Wednesday, July 22, 2020

Cornish food week





22.7.20

Things have not improved much.  The weather continues to be miserable and wet and Victoria is now in the second wave of 1Covid 19.   We are on an up graded stage 3 restrictions, which is much the same as the last lockdown, except everyone now has to wear masks when out of their homes.  Nursing homes and now the prisons are proving to be hot spots, but it is more dangerous than last time because the virus is spreading from through the community rather than from single source hot spots.

So far, our family has remained virus free.  Al got tested twice and had to spend a night in hospital but as far as the tests went, he had a different virus. This week it is Wayne and his family who are in quarantine because they had wood delivered from a man who was positive, and they are known contacts. Edd and I are staying on the farm and keeping away from people as much as possible.  We have made masks from socks while we wait for a delivery of something better. I started to try and make cloth masks, but they were not very successful.

Luckily, we have a lot to do here, especially when the rain stops.  I have now sorted out all the old corrugated sheets that were stored in the chook pen.  The good ones can be used to make the vegetable garden fence.  I have cut away all the low branches where the fence has to go and laid out a string line for the fence to follow.  Edd is still working in the water tank mending cracks but we worked together to clear a space for the new shed.  I hacked all the stored fence wire free from the grass that entangled it and Edd moved the farm machinery that was stored there. We then took down the buck paddock fence and put pegs in where the shed has to go.  Now we are waiting for the earth moving people to dig in drainage and prepare the site for a concrete slab.

The goats are starting to look pregnant and some of the sheep are heavy in lamb.  The chooks are now laying well and I still get enough milk to make cheese several times in the week.  I have also frozen some milk so that it can be used for the kids when they arrive if their mothers are unable to give them what they need. The war against slugs continues in the vegetable garden but we now have enough silver beet, kale, rocket, lettuce and snow peas to feed ourselves.

The broad beans are in flower and the asparagus is sending up shoots so we will soon have a change of diet.  The cauliflowers Graeme gave us turned out to be sprouting broccoli, so we are eating that too. The fruit and vegetables I froze last summer are a great addition to our diet. The sweet corn, beans and tomatoes are very welcome.  We still have several pumpkins and I have eventually discovered that if I attack them with the hatchet, I use to prepare kindling I save myself all the stress of trying to get into them with a knife.

DATA —
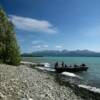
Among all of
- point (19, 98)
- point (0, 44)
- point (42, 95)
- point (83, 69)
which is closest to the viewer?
point (19, 98)

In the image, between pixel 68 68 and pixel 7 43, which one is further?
pixel 68 68

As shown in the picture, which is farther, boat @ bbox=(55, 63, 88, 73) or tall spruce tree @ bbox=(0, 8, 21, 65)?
boat @ bbox=(55, 63, 88, 73)

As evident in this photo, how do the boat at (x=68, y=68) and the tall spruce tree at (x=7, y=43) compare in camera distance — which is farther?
the boat at (x=68, y=68)

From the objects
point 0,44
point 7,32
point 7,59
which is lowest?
point 7,59

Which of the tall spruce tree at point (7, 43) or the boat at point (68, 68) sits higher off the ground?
the tall spruce tree at point (7, 43)

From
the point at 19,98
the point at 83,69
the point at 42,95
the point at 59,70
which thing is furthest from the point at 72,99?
the point at 83,69

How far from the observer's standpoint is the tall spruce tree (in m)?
38.5

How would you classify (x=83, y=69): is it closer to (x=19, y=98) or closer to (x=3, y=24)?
(x=3, y=24)

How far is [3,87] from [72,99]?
240 inches

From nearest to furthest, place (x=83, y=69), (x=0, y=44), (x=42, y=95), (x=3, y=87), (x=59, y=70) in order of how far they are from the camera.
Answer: (x=3, y=87)
(x=42, y=95)
(x=0, y=44)
(x=59, y=70)
(x=83, y=69)

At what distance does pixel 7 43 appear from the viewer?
3888 cm

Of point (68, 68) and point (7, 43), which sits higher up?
point (7, 43)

ASSIGNMENT A — List the vegetables that the farm diary entry says there is now enough of in the garden to feed the household.
ASSIGNMENT B — Please pick up the farm diary entry after its last sentence and keep writing it.
The records come from a different source than the farm diary entry.

OUTPUT A — Silver beet, kale, rocket, lettuce and snow peas.

OUTPUT B —
This week we have had Cornish food.  We made Cornish pasties one night and then Edd used a complicated recipe and made saffron cake.  I have been studying regenerative agriculture on the internet whilst. I spin the wool and mostly we are keeping ourselves entertained.

Wednesday, July 8, 2020

Things get worse



7.9.2020

Things are not good.  We had a small amount of time when life became more normal but now all the area around Melbourne is in lock down again.  We are actually living just on the border, but our shire stretches south towards the city, so we are counted in with those places.  This is probably right because anyone living here would go to Lilydale quite regularly.

I was pretty sure that restrictions would be on again soon, so we took the chance to visit Wayne and family in their new house.  They had not unpacked but we got a feel for how the place would be to live in.  It is very spacious and light, with areas for everything.  They were very happy, and I think they will be even happier now they know that they got the move in before they were put into lock down again.

The wet weather and grey skies have continued.  No one can remember a year like this. We have had years when there have been floods but they come and then go.  This time the ground has stayed saturated with continuous drizzle.  Everywhere we walk there is a sea of squelchy, mud.  Thank goodness we get a day or two of sunshine most weeks. I rush out and work in the garden and get the laundry done.

Edd has been at war with an army of slugs who have night-time raids in the vegetable garden.  We have beer traps made out of milk bottle bases and Edd does a late-night patrol. I am not sure, but I think the slugs are still winning!  We also have a bigger something that also raids the garden.  It ate all my rocket and lettuce plants that were just reaching the stage we could eat them, (the vegetable not the slugs).  

Our family is suffering.  Simon had beer in kegs all ready to supply the pubs that had re-opened. They have now  shut down again, so he is now trying to get the beer into cans.  Morg’s work at the airport has stopped, no one is flying, and the grass runway is flooded. Schools will close again at the end of the holidays, and our family in WA has had salary cuts.  Al is still very sick.  His first test for covid19 came back negative but he has now been retested.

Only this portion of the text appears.